Beyond the local utilities pur view, San Antonio Mayor Ron Nirenberg said Gov. Greg Abbott can’t claim everything that was needed to fix the energy grid was done in this legislative session.

“Even from the considerations of the public and now our expert committee, the Texas system of energy and quasi-deregulation has set us all up for failure,” Nirenberg said.

Those sentiments were echoed by SAWS CEO Robert Puente, who said the legislature did not take enough action for substantial reform during the session.

“They did a lousy job, they did not at all address the concerns that needed to be addressed,” Puente said, noting ERCOT made a similar call for conservation for several days this month due to high heat and certain power generators being offline for unannounced repairs.

Committee Chair Reed Williams highlighted the power sources within CPS Energy that field pointing to the utility’s coal plant only operating at 1% of it’s capacity and the South Texas Project, a shared nuclear plant, not operating at its full potential during the cold.

“This is our biggest single problem as far as generation, the Spruce 1 (coal plant) went down … and while it recovered some — it never fully recovered,” he said.

Power failures and load shedding — what meant to start out as short term rolling blackouts but turned into days-long prolonged outages — lead to the cascading decline of other services like losing power to SAWS pumping stations and water shortages.

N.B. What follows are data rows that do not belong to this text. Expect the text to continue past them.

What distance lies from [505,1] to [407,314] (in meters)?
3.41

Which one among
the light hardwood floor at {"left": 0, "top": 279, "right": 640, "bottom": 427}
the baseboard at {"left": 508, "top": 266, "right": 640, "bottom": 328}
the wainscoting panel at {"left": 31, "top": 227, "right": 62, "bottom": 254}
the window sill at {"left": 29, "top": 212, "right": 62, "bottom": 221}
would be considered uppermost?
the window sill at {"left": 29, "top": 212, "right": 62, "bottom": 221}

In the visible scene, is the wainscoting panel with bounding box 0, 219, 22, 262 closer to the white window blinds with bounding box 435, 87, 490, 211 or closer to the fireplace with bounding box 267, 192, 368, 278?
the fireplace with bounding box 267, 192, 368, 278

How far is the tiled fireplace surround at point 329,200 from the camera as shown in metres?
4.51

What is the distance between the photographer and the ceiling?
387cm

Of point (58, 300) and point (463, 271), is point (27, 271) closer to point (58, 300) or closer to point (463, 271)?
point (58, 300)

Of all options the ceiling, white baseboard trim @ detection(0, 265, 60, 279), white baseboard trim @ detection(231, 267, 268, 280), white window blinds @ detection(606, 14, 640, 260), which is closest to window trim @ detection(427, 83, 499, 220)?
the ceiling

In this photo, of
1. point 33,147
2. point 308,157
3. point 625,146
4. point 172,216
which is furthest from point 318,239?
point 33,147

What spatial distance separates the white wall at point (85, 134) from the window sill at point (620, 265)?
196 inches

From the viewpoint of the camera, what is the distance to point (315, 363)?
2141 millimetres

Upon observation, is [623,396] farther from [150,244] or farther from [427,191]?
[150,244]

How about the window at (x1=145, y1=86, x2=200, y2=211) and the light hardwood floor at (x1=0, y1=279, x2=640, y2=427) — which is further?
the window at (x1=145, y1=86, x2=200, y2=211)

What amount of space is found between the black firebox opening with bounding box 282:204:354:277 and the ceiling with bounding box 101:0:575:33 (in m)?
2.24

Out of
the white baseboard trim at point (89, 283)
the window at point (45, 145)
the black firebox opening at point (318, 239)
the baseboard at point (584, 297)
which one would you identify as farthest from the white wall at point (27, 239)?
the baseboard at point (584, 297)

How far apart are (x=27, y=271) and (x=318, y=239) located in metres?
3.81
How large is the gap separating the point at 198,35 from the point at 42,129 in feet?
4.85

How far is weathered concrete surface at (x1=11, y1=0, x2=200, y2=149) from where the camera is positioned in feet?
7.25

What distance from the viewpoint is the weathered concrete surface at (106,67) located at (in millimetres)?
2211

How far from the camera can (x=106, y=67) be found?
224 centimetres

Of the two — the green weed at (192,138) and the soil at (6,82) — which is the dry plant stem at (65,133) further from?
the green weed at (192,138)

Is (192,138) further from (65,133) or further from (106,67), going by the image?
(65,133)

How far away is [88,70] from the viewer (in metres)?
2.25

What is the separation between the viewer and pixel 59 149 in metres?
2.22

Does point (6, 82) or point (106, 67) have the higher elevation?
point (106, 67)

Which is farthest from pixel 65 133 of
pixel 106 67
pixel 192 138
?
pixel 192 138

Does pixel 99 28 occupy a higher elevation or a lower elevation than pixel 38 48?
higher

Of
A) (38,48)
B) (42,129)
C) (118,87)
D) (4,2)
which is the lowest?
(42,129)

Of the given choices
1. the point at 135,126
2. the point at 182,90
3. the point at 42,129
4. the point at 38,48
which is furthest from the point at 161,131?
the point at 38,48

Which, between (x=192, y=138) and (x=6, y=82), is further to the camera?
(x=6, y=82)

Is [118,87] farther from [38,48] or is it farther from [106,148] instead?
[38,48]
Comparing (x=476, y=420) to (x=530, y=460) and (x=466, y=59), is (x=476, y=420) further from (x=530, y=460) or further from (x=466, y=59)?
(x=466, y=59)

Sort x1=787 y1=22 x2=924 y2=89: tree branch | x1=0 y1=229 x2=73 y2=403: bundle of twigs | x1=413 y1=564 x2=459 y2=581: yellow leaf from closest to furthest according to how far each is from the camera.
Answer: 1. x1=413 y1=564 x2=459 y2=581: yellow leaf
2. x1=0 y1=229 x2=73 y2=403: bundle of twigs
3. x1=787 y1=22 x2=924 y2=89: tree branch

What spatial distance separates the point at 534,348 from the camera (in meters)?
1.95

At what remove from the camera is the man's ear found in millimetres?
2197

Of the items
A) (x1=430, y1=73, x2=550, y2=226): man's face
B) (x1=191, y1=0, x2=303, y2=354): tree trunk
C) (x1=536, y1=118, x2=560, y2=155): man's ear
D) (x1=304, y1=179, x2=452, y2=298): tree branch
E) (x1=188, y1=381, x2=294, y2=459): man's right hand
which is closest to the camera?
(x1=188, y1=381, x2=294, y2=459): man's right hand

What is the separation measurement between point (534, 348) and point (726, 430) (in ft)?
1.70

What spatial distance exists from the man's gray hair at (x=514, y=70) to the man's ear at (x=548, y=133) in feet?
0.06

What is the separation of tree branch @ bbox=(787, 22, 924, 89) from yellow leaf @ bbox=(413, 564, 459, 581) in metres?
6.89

One of the reports recommendations for improvements includes the two utilities coordinating to determine which SAWS locations must have power generators and/or fuel storage for load reduction events and consider shared uses for generators.

CPS Energy CEO Paula Gold Williams acknowledged the difficulties faced by the utility’s different energy generators and said it will take system wide reform to meaningful impact.

“We’re all connected, this is one grid, and what we do here matters, but what happens everywhere else matters so we’re going to continue to talk across our industry in Texas to make sure that we all know what’s happening but it’s going to take some effort for us to work together,” Gold-Williams said.

The three entities must now implement the recommendations amid the prospect of resuming disconnections that were paused during the still-lingering pandemic and proposed rate increases from CPS Energy that could take place in the Fall all while attempting to retain public faith in the utilities.